__TASK DETAILS__.
In the records, find every line with the word "camera" and copy it out.

__EXTRACTED ENTRIES__.
**********

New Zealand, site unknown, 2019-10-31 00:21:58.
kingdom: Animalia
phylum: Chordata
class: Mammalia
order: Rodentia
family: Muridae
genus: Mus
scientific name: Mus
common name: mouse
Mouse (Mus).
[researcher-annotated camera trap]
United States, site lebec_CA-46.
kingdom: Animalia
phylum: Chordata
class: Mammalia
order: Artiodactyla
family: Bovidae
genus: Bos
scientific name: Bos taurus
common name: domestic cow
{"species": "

**********

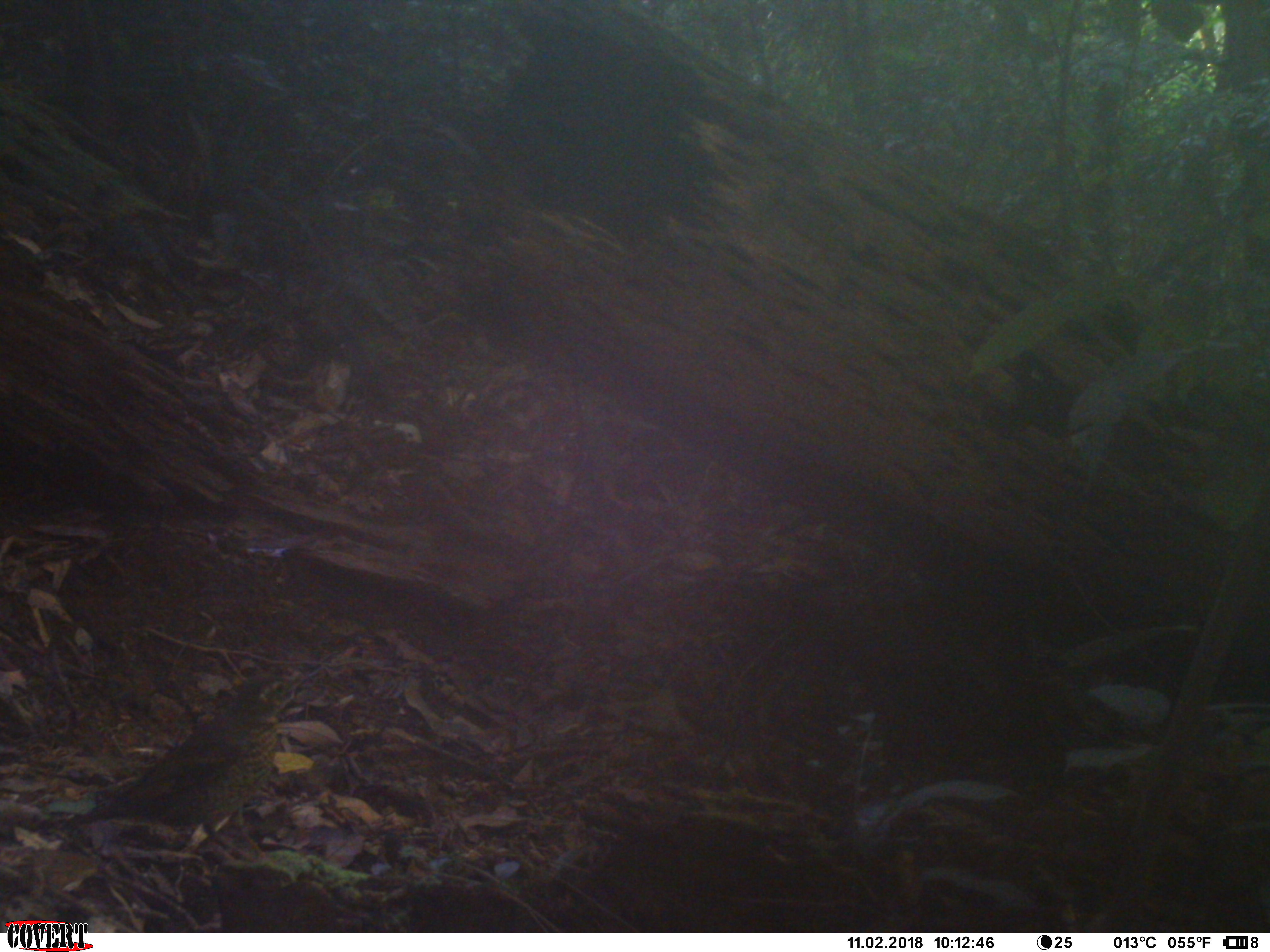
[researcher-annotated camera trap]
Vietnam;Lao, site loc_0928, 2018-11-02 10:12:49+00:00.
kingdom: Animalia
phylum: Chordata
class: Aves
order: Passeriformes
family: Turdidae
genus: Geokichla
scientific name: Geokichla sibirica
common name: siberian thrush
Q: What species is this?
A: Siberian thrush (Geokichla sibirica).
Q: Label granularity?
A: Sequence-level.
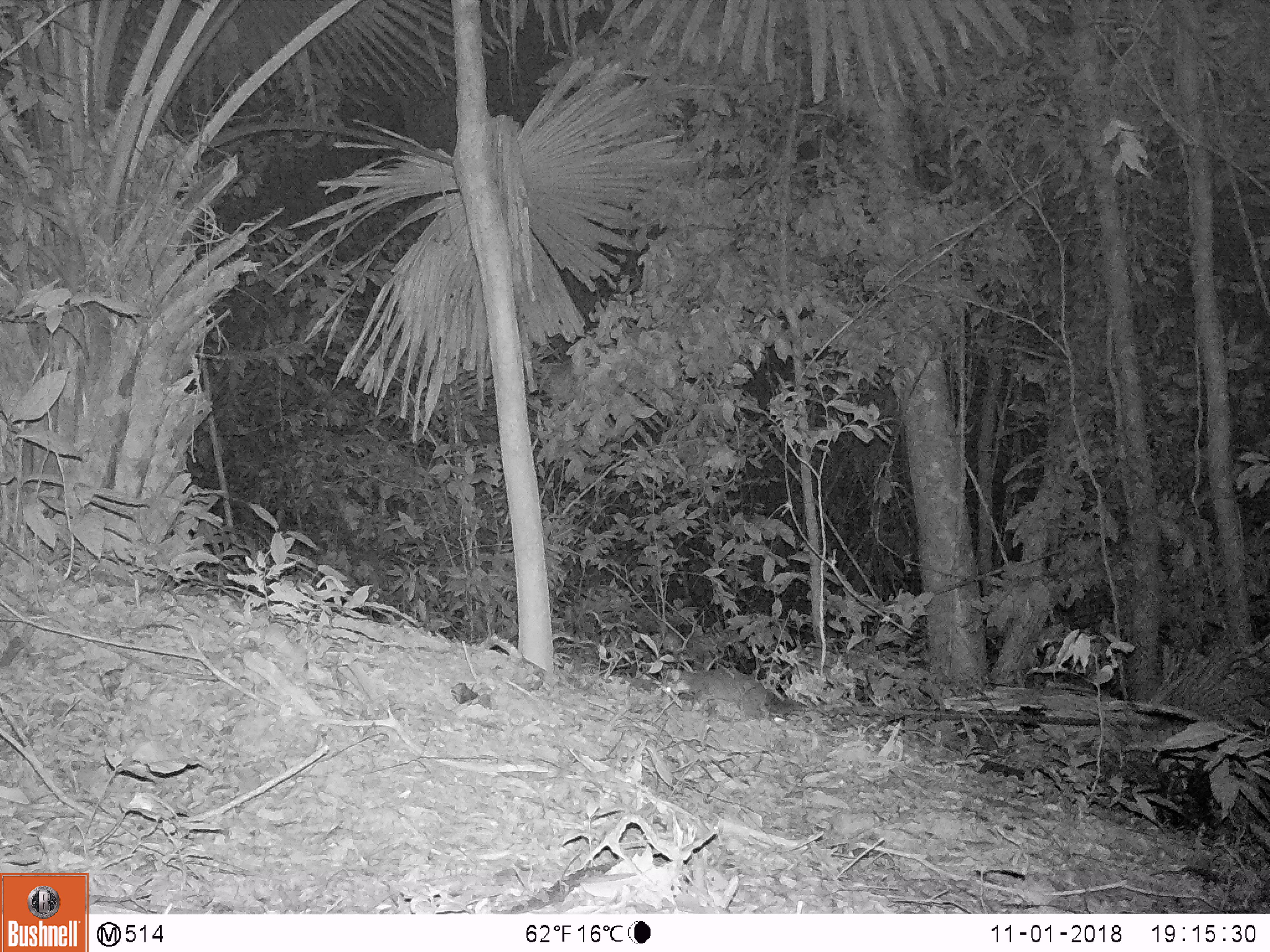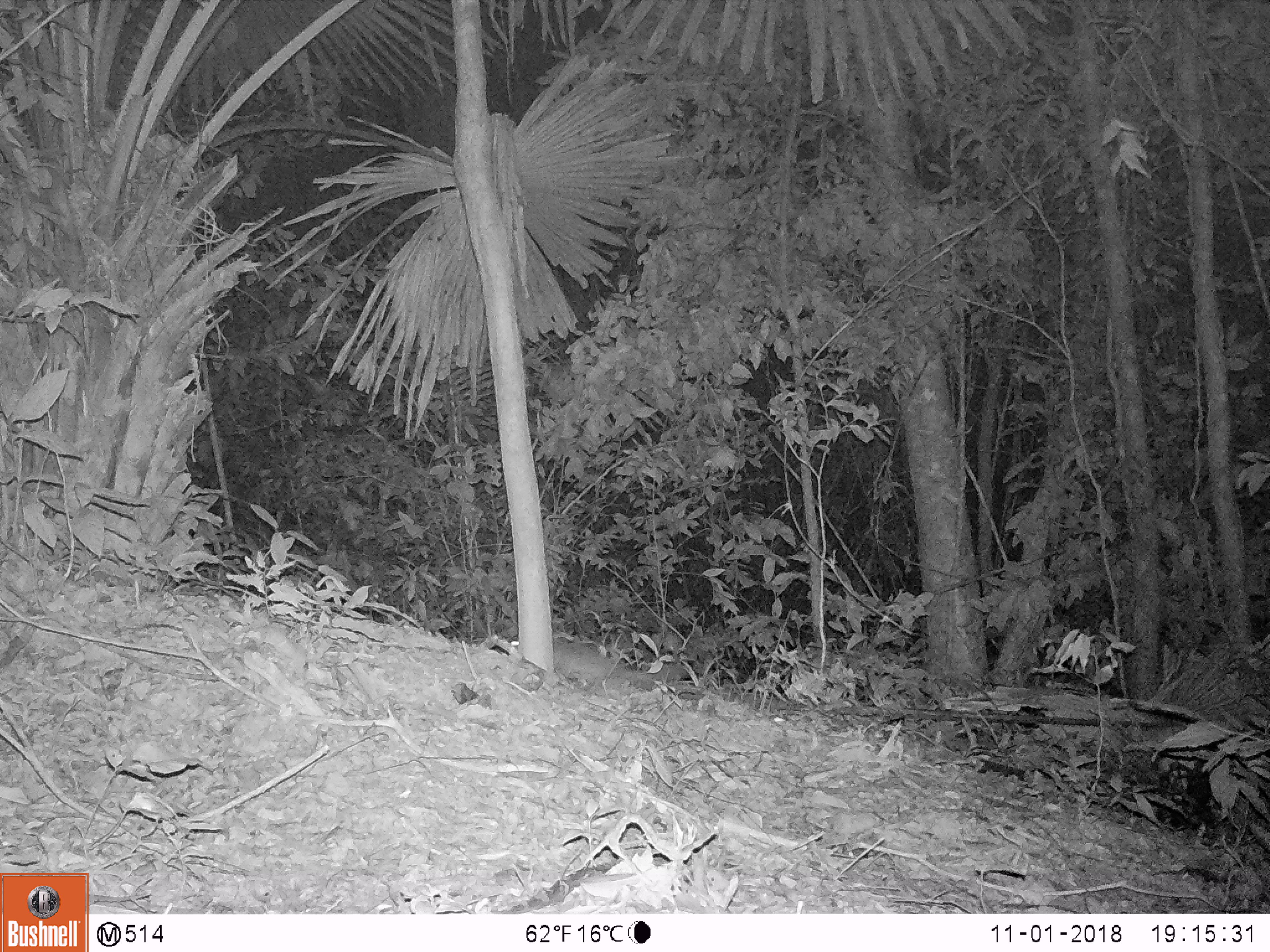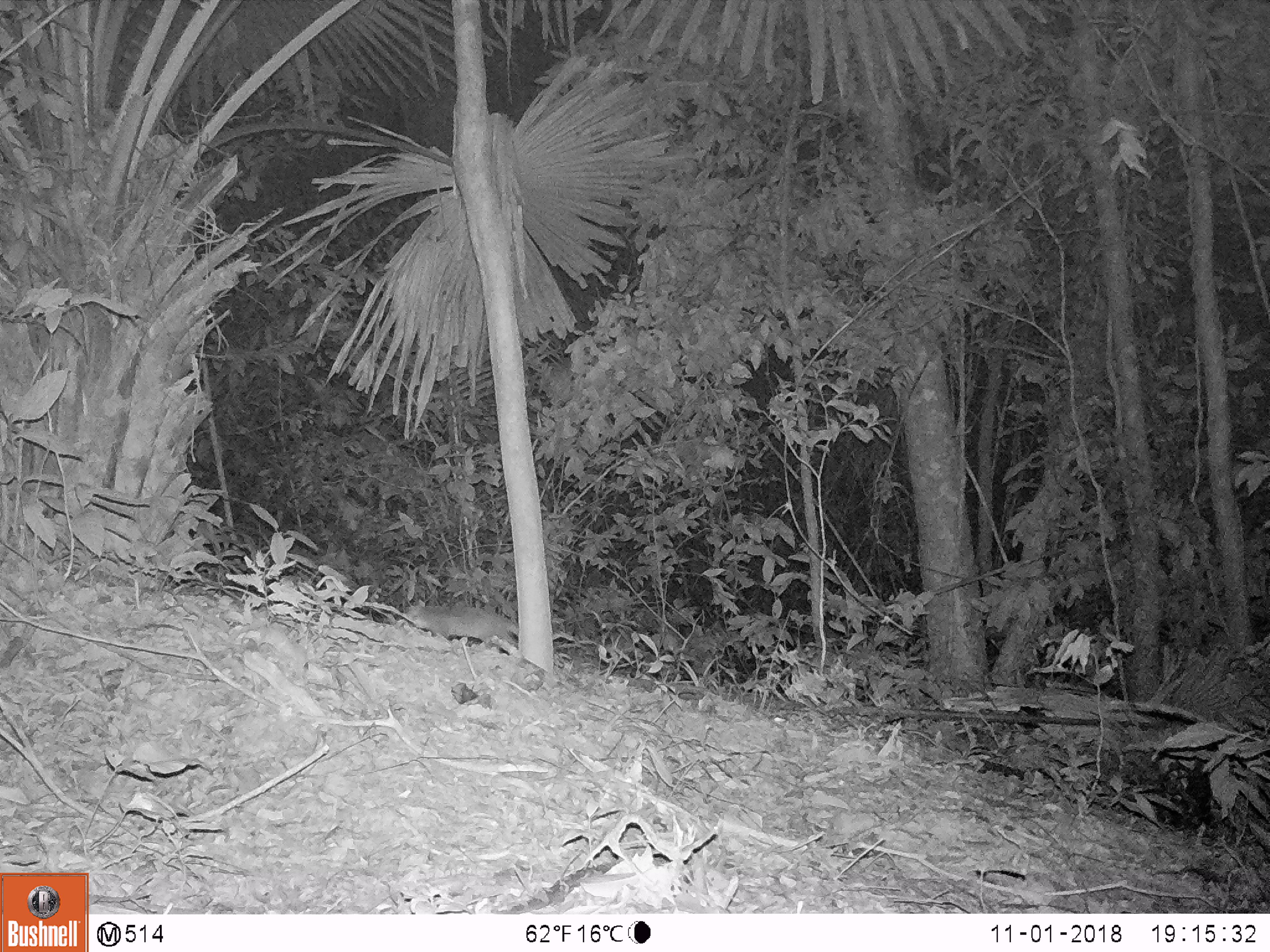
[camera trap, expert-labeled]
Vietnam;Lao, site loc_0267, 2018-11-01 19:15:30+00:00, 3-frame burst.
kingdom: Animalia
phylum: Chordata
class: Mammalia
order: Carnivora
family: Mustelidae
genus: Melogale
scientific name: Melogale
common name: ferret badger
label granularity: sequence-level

**********

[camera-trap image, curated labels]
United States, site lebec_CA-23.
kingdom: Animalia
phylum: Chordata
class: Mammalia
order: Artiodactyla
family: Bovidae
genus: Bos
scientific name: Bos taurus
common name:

**********

__ANSWER BOX__.
[researcher-annotated camera trap]
[researcher-annotated camera trap]
[camera trap, expert-labeled]
[camera-trap image, curated labels]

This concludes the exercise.